Julian (VP) & Julia (President) from MC Data Science Club
Welcome to our Data Science Club Project Page!!!!!!!
Join our club! We meet on Thursdays at 3pm in SW 304 (Rockville Campus science building). Here is a link to our club Discord and GitHub repository (most datasets are on this fork right now). (open links in new tab)
Our Spring semester project involves working with a dataset of about 10,000 cookie recipes scraped from the internet. We’re done with the web scraping but happy to share how we did it if you’re curious.

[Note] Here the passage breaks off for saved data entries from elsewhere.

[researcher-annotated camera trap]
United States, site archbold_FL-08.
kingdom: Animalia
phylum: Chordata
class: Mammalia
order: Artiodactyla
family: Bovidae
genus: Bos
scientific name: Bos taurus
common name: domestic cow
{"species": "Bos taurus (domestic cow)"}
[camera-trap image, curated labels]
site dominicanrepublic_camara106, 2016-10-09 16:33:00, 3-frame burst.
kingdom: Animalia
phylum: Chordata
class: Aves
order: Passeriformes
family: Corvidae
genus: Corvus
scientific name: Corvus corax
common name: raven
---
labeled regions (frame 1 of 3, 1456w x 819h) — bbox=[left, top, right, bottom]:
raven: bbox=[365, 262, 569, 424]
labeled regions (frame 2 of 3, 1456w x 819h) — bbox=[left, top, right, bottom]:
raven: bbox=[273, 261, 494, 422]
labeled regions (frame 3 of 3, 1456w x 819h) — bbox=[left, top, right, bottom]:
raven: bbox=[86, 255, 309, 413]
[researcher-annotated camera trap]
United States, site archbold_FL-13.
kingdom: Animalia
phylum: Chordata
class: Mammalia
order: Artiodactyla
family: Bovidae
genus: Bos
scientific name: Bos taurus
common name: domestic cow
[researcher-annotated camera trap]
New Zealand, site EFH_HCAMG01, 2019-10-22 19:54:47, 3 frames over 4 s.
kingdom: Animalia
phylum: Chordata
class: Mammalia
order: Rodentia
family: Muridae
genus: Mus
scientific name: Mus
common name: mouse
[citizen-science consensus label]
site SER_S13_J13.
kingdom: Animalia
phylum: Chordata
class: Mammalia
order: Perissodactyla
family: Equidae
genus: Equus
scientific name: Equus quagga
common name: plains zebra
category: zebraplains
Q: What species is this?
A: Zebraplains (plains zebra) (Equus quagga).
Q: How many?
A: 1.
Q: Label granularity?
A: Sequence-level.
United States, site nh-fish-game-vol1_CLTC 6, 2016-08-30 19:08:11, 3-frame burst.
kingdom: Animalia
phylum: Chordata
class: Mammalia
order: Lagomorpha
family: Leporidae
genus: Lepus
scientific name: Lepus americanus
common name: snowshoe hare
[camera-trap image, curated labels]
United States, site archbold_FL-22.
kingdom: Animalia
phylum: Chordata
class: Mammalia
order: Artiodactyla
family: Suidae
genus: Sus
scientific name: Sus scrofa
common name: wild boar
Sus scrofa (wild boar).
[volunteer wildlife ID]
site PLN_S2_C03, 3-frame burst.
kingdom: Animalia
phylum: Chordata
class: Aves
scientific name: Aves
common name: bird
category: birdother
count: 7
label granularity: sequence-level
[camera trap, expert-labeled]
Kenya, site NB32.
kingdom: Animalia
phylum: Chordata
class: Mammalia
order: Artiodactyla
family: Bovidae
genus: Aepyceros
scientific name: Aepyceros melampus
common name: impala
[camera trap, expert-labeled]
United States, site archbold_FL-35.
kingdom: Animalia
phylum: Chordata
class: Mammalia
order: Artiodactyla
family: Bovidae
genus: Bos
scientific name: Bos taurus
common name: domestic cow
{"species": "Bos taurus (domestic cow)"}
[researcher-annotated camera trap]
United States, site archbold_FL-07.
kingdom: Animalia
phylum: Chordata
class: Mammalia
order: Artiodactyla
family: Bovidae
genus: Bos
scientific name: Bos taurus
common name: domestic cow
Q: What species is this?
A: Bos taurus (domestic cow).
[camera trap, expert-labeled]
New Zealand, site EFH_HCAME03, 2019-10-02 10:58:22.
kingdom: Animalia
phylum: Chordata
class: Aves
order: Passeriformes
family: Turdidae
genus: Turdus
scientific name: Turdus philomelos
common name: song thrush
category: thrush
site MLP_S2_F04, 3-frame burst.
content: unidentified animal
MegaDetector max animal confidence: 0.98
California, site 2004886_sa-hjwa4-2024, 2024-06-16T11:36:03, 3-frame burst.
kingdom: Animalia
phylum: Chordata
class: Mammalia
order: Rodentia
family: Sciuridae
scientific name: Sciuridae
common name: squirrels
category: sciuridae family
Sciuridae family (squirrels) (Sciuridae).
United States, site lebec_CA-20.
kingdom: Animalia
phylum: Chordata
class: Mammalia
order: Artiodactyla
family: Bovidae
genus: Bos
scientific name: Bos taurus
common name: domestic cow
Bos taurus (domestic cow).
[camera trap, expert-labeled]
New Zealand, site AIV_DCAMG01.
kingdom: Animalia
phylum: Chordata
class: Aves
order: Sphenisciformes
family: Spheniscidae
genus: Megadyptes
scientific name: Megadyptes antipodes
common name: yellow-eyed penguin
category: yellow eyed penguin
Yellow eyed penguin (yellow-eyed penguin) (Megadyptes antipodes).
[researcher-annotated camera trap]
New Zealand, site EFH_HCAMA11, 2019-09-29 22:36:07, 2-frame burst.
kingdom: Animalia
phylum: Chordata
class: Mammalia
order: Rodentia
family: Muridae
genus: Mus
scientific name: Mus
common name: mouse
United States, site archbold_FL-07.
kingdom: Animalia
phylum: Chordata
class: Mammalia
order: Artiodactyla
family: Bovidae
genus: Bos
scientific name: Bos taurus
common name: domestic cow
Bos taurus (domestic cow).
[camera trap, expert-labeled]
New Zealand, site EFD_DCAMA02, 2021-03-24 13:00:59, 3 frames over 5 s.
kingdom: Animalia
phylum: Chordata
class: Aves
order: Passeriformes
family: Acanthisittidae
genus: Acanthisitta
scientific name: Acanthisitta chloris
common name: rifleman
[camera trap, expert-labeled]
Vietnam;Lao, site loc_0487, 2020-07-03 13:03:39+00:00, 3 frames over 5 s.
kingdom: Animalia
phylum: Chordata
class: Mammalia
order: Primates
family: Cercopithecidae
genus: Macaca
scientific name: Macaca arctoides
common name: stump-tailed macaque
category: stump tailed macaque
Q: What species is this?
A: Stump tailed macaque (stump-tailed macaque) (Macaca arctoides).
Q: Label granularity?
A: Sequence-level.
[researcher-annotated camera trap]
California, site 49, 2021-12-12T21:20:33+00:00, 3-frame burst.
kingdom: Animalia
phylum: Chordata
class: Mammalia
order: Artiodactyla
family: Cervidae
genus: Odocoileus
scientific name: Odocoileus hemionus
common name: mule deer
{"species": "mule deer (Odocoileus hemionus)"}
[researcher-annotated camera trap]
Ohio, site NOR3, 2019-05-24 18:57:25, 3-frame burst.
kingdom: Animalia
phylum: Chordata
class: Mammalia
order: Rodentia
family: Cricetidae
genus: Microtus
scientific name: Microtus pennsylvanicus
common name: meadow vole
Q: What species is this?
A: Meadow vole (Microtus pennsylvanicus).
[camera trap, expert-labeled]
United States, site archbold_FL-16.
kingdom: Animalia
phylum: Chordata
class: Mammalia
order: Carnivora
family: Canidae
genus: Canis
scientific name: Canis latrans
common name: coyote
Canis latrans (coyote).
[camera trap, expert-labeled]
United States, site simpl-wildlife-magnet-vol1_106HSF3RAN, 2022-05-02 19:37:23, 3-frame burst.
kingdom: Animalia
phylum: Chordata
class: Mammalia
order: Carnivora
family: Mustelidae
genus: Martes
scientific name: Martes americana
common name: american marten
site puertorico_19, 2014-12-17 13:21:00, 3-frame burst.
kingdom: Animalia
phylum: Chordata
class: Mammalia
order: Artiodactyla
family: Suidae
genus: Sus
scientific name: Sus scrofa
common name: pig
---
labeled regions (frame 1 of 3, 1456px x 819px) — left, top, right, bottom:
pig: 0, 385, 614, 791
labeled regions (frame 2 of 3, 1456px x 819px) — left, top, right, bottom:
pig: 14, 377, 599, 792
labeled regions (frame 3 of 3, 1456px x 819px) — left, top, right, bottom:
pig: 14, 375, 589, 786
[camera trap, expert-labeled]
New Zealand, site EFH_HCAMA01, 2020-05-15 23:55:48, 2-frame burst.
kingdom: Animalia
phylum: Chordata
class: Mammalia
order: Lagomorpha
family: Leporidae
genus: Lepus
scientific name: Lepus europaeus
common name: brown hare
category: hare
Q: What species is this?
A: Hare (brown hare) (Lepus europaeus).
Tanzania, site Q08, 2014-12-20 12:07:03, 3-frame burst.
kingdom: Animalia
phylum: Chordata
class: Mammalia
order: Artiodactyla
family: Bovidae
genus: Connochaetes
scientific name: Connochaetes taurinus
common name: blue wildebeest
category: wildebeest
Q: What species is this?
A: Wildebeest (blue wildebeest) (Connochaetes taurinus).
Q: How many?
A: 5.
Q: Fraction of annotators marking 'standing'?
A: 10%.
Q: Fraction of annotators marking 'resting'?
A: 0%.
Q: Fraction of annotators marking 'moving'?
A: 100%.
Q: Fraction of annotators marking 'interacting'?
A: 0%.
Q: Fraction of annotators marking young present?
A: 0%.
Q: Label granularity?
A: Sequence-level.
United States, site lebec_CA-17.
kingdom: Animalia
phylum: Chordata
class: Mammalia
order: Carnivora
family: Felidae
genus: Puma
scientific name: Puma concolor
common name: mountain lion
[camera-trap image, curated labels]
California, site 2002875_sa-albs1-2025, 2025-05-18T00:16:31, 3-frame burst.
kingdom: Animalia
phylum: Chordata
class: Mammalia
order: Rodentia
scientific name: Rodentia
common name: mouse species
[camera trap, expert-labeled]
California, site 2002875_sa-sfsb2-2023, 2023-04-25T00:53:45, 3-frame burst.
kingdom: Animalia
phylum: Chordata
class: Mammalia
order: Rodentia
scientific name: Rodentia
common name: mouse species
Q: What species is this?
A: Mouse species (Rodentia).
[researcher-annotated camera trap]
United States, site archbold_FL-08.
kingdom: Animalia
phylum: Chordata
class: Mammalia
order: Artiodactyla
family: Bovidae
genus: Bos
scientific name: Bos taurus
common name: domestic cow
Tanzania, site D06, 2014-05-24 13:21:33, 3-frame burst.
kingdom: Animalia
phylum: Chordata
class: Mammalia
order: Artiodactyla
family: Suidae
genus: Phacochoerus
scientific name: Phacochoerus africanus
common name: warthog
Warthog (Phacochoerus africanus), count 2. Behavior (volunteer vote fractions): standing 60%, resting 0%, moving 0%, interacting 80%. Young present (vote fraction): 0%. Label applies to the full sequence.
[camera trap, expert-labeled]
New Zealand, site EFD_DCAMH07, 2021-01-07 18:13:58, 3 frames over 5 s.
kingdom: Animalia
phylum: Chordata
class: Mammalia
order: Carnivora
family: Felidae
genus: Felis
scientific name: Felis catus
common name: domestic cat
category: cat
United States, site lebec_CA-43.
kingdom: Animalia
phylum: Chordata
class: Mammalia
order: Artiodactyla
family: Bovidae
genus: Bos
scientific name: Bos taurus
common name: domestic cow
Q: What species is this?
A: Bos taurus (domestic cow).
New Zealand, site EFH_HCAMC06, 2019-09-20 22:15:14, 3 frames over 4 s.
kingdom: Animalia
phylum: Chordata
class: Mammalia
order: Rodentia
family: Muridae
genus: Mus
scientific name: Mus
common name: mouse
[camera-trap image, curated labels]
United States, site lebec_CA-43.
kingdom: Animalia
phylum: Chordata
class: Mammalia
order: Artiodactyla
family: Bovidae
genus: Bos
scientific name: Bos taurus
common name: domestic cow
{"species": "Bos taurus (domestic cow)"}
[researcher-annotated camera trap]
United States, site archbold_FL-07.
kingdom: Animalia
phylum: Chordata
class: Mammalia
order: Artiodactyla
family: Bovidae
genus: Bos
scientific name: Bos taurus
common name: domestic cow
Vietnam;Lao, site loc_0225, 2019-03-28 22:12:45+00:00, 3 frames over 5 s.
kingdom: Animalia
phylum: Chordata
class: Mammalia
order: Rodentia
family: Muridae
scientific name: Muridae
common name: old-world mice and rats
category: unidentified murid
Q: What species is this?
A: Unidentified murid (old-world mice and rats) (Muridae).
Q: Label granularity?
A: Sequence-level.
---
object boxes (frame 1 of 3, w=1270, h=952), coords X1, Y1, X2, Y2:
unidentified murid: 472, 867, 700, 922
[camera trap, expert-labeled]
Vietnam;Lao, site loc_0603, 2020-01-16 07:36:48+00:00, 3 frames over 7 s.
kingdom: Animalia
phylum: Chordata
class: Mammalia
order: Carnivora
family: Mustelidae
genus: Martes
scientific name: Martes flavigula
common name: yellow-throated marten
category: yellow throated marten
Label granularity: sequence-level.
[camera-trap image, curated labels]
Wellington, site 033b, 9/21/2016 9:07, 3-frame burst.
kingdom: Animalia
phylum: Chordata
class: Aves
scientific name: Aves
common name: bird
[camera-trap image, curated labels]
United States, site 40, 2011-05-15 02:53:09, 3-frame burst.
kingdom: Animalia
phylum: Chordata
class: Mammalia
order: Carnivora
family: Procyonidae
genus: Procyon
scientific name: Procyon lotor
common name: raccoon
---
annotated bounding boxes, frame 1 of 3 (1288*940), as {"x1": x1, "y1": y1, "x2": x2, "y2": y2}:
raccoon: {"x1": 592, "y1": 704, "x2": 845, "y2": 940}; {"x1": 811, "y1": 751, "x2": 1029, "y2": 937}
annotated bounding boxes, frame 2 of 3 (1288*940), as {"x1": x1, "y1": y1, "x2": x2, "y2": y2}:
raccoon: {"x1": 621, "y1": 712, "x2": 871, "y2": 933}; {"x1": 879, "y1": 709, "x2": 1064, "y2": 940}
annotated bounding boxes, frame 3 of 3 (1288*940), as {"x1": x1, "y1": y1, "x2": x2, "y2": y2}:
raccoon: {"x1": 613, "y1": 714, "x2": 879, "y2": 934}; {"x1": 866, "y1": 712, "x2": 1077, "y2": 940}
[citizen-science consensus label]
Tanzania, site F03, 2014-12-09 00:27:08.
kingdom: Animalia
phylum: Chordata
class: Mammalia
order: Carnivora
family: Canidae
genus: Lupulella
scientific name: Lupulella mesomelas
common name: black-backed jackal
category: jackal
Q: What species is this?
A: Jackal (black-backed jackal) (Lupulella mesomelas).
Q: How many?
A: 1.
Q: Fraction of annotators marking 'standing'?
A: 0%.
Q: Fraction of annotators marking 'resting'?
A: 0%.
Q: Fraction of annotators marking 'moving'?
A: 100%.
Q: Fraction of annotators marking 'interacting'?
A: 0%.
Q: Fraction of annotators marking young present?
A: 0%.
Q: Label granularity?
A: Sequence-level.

Our goal is to analyze patterns in cookie recipes and correlations between ingredients, quantity of ingredients, and cookie recipe ratings. Ultimately we want to make a statistical model that will predict a cookie recipe’s quality based on its ratings, so we can make the best, most average, and worst cookie recipes we can come up with. We can then make the cookies and take a survey on people’s opinions of the cookies.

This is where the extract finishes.